Dad was a Methodist minister who converted to Catholicism. He would have a bit more to wrestle with when Tommy marched confidently out of the closet at the tender age of 16. There was yelling. There were recriminations. And in the heat of that moment his father banished him from the house. The hysteria dissipated, but when they asked Tommy to return, he didn’t comply until he was 19. His taste for older Latino guys was met with similar parental disapproval, but by then Gibson was ready to be on his own.
He attended school to learn computer operations, devouring all aspects of the science: hardware, mainframes and the interfacing of printers, terminals and processing units so they talked to one another politely. He accepted a job at Banker’s Trust even before he graduated second in his class. As the “printer pool jockey” he kept work orders and information flowing smoothly through the system. He quickly outgrew the skills required for that position, and intimidated his fellow workers by vastly improving the workflow. Their attachment to the status quo was threatened, and in 1985 Tommy joined Electronic Data Systems (EDS), taking over the Western Union Data Center in New Jersey. He handled their complex data networking for about 14 months, eventually leaving to join the investment firm Smith Barney at their Network Control Center in Manhattan.
In just eight months Gibson leapt from second Shift Network Operator all the way to Network Supervisor; rewriting and consolidating the process for restarting Smith Barney’s complex digital network.
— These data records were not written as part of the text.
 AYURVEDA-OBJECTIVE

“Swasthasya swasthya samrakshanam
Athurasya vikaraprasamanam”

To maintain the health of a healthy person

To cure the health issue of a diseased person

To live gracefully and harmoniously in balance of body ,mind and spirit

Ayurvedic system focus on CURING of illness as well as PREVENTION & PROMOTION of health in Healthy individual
His preemptive efforts paid off on the day the market crashed in 1987 when the chaotic activity of the day threatened to crash the system. Smith Barney was purchased by Primerica Insurance and was eventually gobbled up by Primerica’s then-parent company, Citigroup. He spent 10 years there.
Tommy enjoyed frequenting the East Village superclub, The Saint. The über high-tech members-only establishment would be the venue where he would meet his long-time partner, Randy, who was the manager of the Ice Palace on Fire Island. In fact, they tied the knot on Fire Island at a commitment ceremony exactly 30 years—to the day—before Delaware passed its long-awaited same-sex marriage legislation. Tommy even made the cake himself. “Our wedding book is a piece of gay history,” he smiles.
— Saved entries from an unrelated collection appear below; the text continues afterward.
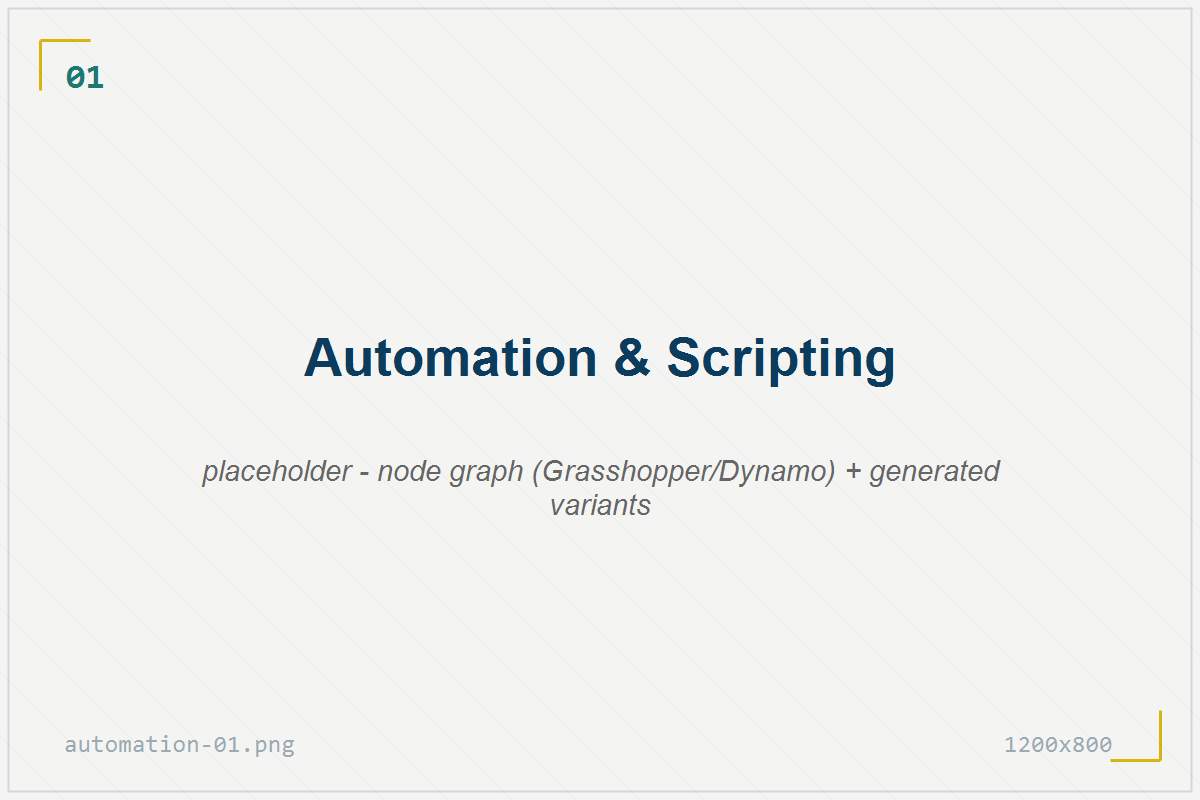 01

Automation & Scripting

placeholder - node graph (Grasshopper/Dynamo) + generated variants

automation-01.png

1200x800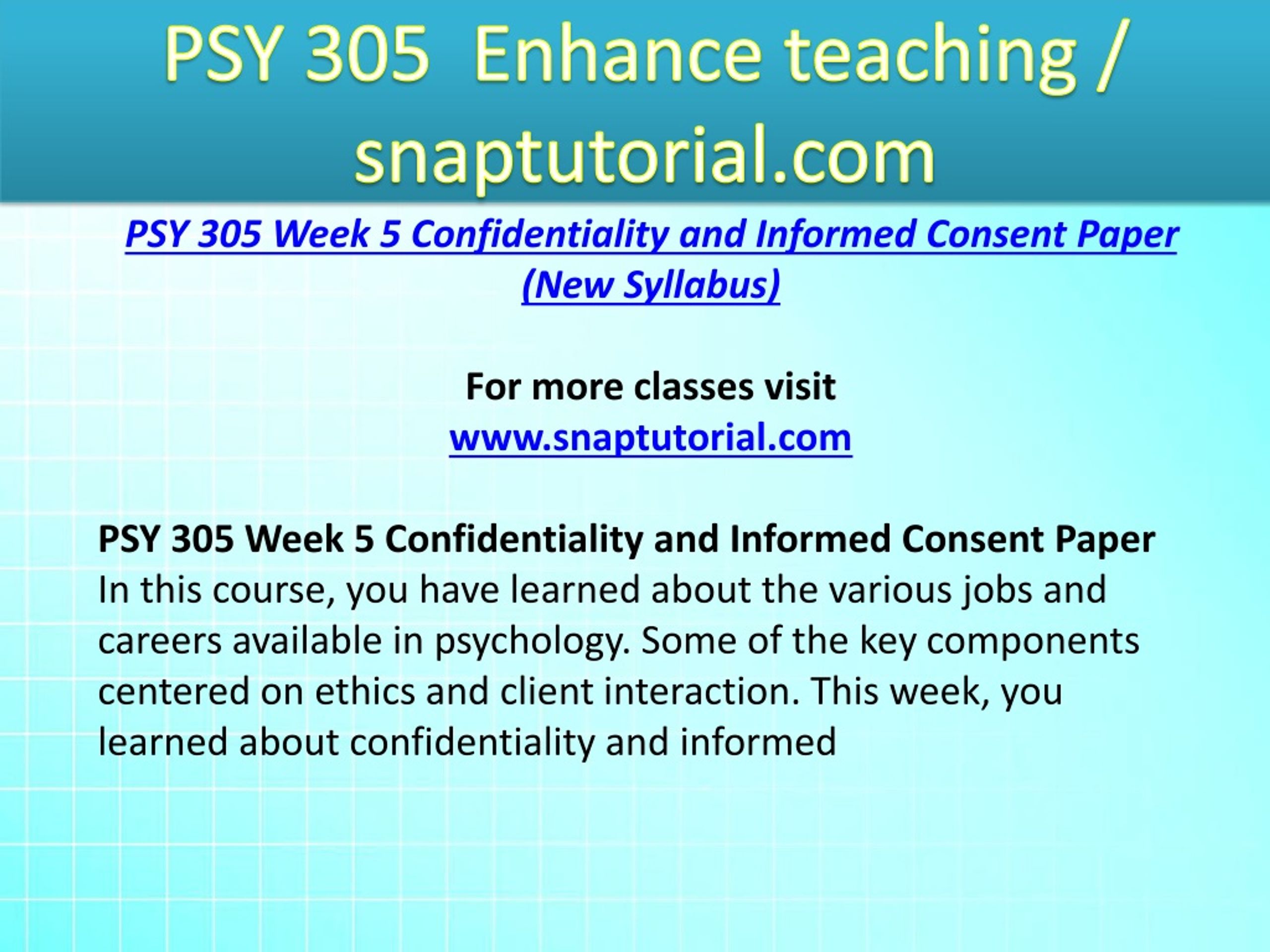 PSY 305 Enhance teaching / snaptutorial.com

PSY 305 Week 5 Confidentiality and Informed Consent Paper (New Syllabus)

For more classes visit
www.snaptutorial.com

PSY 305 Week 5 Confidentiality and Informed Consent Paper
In this course, you have learned about the various jobs and careers available in psychology. Some of the key components centered on ethics and client interaction. This week, you learned about confidentiality and informed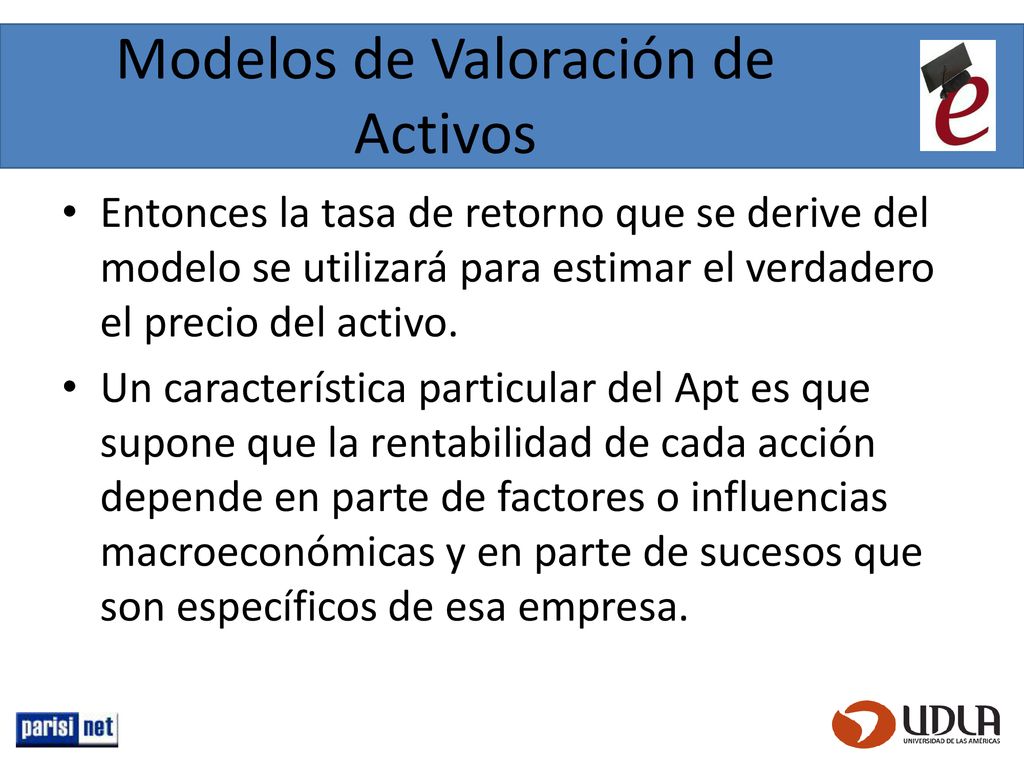 Modelos de Valoración de Activos

e

• Entonces la tasa de retorno que se derive del modelo se utilizará para estimar el verdadero el precio del activo.

• Un característica particular del Apt es que supone que la rentabilidad de cada acción depende en parte de factores o influencias macroeconómicas y en parte de sucesos que son específicos de esa empresa.

parisi net

UDLA
UNIVERSIDAD DE LAS AMÉRICAS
On vacation in Key West, they met a group of people from Pittsburgh who told them about a little town on the Delaware coast named Rehoboth Beach. Tommy’s first reaction was the same as the enduring, yet good-natured jab at the state’s pocket-sized stature: DelaWHERE? But on Labor Day 1989 they drove down Rehoboth Avenue and it was love at first sight. He could clearly see that he was home. They spent weekends here until he finally relocated permanently in 1998.
Sadly, Tommy contracted Cytomegalovirus (CMV) retinitis, an inflammation of the retina that can lead to blindness. In spite of 30 eye operations and the eventual loss of all his sight in 1995, Tommy asked himself, “What can I do that I don’t need my eyes for?” The answer was clear: professional massage. He earned the necessary certifications and created his own massage practice, cleverly named Knead A Rub.
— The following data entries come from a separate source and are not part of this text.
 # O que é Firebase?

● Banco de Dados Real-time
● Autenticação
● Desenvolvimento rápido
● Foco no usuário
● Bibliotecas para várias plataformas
People in Gibson’s life assumed he couldn’t do things on his own, and this annoyed him immensely. So in 2004, he moved to Fort Lauderdale for two years— alone. “I had to prove to others—and myself—that I could do things on my own, including moving and setting up an entirely new life.” He earned notoriety for his massage services offered primarily to people in the blind community, and a website review attributed his success to a “sixth sense.” And thus was born Sixth Sense Bodyworks.
Tommy created a comfortable, relaxing and professional venue for his services in his home. He treats chronic musculoskeletal pain by concentrating on myofascial trigger points. I asked him why he chose that method, and he replied, “Because it works. I get actual results, not just short-term feeling good. The effects of my manipulations can be sustained over a long period of time.” By the way, when he is not seeing—and healing— with his hands, he is assisted by his faithful service dog, Opus. Like his master, Opus is calm, friendly and totally professional.
I’ll give Tommy the last word: “Massage keeps me connected to people. Everybody is just a voice to me. By massaging my clients, they become much more than just nebulous sounds that pop up around me. In fact, I feel I can actually see them with my hands.”